DocketNumber: No. 053003BLS1
Citation Numbers: 21 Mass. L. Rptr. 199
Judges: Allan, Gestel
Filed Date: 5/11/2006
Status: Precedential
Modified Date: 10/17/2022
This matter is before the Court on a motion by the plaintiff, Bernard J. Pointer (“Pointer”), seeking an order that Fletcher Granite Company, LLC (“Fletcher Granite”) be directed to pay his attorneys fees defending against counterclaims brought against him. See Paper #31.
BACKGROUND
Pointer, claiming his freeze-out from Fletcher Granite, has sued the defendants, including the individuals controlling the company, claiming improper actions by them regarding his involvement at, and removal from, Fletcher Granite. Fletcher Granite has brought a counterclaim against Pointer.
It is asserted by Pointer that Fletcher Granite is paying the individual defendants’ legal fees, to defend themselves against his claims. He wants equal treatment as to his attorneys fees in defending against the Fletcher Granite counterclaim.
The counterclaim alleges that the individual defendants had assigned their claims to Fletcher Granite, that at relevant times Pointer was a member, manager and president of Fletcher Granite, and that the other
Pointer points to the Fletcher Granite indemnity provisions contained in its Operating Agreement. In Material part they read:
No Member or Manager or its Affiliates . . . shall be liable ... in damages or otherwise to the Company or to any other Member or Manager for any act or omission performed or omitted by a Member or Manager pursuant to this Agreement or the affairs of the Company, whether for mistake of judgment or negligence or other action or inaction, unless the Member or Manager’s action or omission was committed in bad faith or was the result of active and deliberate dishonesty or, as a result of which, he gained in fact a financial profit or other advantage to which he is not legally entitled . . .
[Fletcher Granite] shall protect, indemnify, defend and hold harmless each Member and its Affiliates and each Manager . . . for any acts or omissions performed or omitted by a Member or Manager pursuant to this Agreement of the affairs of ttie Company unless the Member or Manager’s action or omission was committed in bad faith or was the result of active and deliberate dishonesty or, as a result of which, he gained in fact a financial profit or other advantage to which he is not legally entitled. The indemnification authorized under this Section 5.5 shall include payment on demand of reasonable attorneys fees and other expenses incurred in connection with, or in settlement of any legal proceedings (whether between... the Member or Manager and another Member or Manager or the Company) . . .
Pointer made an appropriate demand for payment of his fees in defending against the counterclaim.
Fletcher Granite denied indemnification on the grounds that the claims against Pointer and Stone Ridge fell within the exceptions enumerated in the referenced clauses of the Operating Agreement.
DISCUSSION
Pointer mostly argues the beneficial effect of indemnification clauses in corporate bylaws and limited liability company operating agreements. They are generally accepted as encouraging individuals to assume positions of responsibility without simultaneously making themselves susceptible to potentially large expenditures with little or no fault. The exercise of the business judgment rule, for example, can often result in litigation for which indemnification is appropriate.

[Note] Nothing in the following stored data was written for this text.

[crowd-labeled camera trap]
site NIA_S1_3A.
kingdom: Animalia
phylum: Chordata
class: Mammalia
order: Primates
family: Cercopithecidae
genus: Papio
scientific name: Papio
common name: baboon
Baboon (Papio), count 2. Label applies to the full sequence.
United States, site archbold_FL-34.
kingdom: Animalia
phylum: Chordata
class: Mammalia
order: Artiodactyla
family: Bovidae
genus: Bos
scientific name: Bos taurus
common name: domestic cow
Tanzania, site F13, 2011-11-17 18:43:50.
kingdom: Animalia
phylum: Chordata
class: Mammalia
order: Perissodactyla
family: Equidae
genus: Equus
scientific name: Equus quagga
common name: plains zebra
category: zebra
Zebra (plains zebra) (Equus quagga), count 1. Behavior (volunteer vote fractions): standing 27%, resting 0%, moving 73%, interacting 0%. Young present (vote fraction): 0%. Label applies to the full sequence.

The cases and concepts expressed by Pointer, while correct as a generality, are not the situation presented to the Court. Here, Pointer, a significant interest-holder in Fletcher Granite and, at the key times, its president, is charged with misappropriation of corporate opportunities for his own benefit. That is quite a different situation from that for which indemnification is generally provided.
Pointer is entitled to indemnification “unless [his] action or omission was committed in bad faith ... or, as a result of which, he gained in fact a financial profit or other advantage to which he is not legally entitled.” If, as the counterclaim alleges, it is proved that Pointer misappropriated significant corporate or business opportunities of Fletcher Granite, he thereby is acting in bad faith or may have gained a financial profit to which he is not entitled. See, e.g. BBF, Inc v. Germanium Power Devices Corp., 13 Mass.App.Ct. 166, 171-72 (1982).
Whether this is true, of course, will not be known until this case is resolved. If it is resolved on the corporate opportunity issues in Pointer’s favor, it certainly appears that he would be entitled to indemnification. If not, he is not.
The real question now is not whether Pointer is entitled to indemnification, but rather whether he is entitled to an advancement on that potential indemnification. Any advancement is discretionary, not mandatory.
This Court, on these facts, is not about to rule that Fletcher Granite must advance fees to Pointer or anyone else. That is a business judgment to be made by the appropriate persons or board at Fletcher Granite, not by a judge.
Further, as implied above, this ruling on Pointer’s motion is solely limited to it. The Court did not, and does not, have before it any issues regarding the propriety of advancements, if any, by Fletcher Granite of fees or costs to the individual defendants.
ORDER
For the foregoing reasons, the Plaintiffs Motion for an Order Requiring the Company, Pursuant to its Operating Agreement, to Pay His Attorneys Fees Defending Against the Counterclaims, Paper #31, is DENIED.